Configurare WordPress dopo installazione: la mia procedura completa
Nel mio lavoro quotidiano di assistenza tecnica, configurare WordPress dopo installazione è una delle richieste più frequenti che ricevo. Spesso mi trovo davanti a siti appena installati che, se non vengono impostati correttamente fin da subito, rischiano di diventare lenti, vulnerabili o poco usabili. Ti parlo dalla mia esperienza: una configurazione iniziale fatta bene fa davvero la differenza tra un progetto che parte col piede giusto e uno che deve essere rivisto dopo pochi mesi.

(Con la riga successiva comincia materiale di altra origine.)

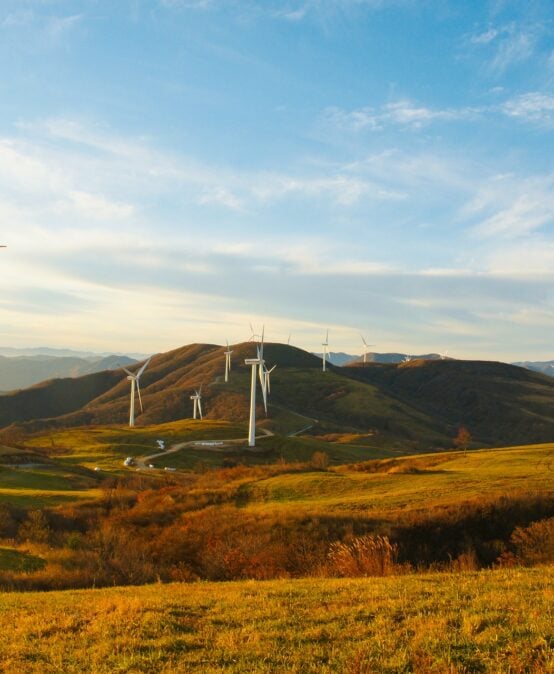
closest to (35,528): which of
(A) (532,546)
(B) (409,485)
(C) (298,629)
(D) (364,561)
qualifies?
(D) (364,561)

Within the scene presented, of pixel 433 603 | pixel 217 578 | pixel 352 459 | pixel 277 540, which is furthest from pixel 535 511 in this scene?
pixel 352 459

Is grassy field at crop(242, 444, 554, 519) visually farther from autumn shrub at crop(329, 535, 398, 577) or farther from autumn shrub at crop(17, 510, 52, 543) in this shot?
autumn shrub at crop(17, 510, 52, 543)

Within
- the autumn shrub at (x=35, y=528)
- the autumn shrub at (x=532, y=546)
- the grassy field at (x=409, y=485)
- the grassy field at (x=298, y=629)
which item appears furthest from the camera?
the grassy field at (x=409, y=485)

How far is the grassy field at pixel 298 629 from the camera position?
1098 cm

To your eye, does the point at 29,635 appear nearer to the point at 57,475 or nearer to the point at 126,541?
the point at 126,541

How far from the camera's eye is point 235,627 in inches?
528

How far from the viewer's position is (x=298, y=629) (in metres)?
13.0

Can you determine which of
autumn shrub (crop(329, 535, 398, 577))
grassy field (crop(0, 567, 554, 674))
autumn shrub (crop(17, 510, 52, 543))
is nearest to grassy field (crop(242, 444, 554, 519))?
autumn shrub (crop(329, 535, 398, 577))

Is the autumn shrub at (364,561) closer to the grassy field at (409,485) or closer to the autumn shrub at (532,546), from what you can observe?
the autumn shrub at (532,546)

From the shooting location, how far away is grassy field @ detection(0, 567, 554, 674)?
36.0ft

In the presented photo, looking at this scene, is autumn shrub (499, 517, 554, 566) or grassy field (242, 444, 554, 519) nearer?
autumn shrub (499, 517, 554, 566)

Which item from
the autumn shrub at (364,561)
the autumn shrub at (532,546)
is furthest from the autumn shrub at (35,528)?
the autumn shrub at (532,546)

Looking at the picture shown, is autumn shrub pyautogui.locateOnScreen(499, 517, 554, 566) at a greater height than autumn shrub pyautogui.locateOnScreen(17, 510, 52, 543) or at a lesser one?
greater

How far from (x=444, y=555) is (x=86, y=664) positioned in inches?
816
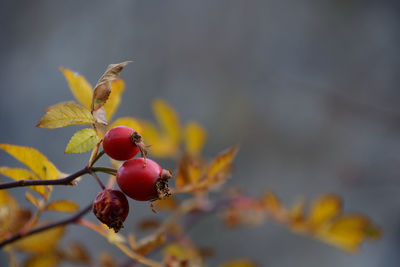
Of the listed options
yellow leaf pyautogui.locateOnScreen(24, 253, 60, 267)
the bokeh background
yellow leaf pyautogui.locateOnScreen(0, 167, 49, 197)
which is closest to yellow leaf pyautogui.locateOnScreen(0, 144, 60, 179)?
yellow leaf pyautogui.locateOnScreen(0, 167, 49, 197)

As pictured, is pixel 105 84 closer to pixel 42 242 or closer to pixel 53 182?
pixel 53 182

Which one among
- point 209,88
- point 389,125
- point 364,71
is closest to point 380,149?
point 389,125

Oggi voglio guidarti punto per punto attraverso le procedure che metto sempre in pratica dopo aver completato l’installazione di WordPress per un cliente o per i miei progetti personali. Ti spiegherò come ottimizzare le impostazioni di base, migliorare la sicurezza, rendere più veloce il caricamento delle pagine e personalizzare l’aspetto del sito in modo professionale. Seguindo questa guida, alla fine avrai un WordPress pronto all’uso, sicuro e ottimizzato fin dai primi passi.
Ti mostrerò ogni fase con esempi pratici, trucchi che ho imparato negli anni e soluzioni per risolvere i problemi più comuni che incontro sul campo. Se vuoi evitare errori banali e avere un sito solido, questa è la procedura che consiglio sempre ai miei clienti.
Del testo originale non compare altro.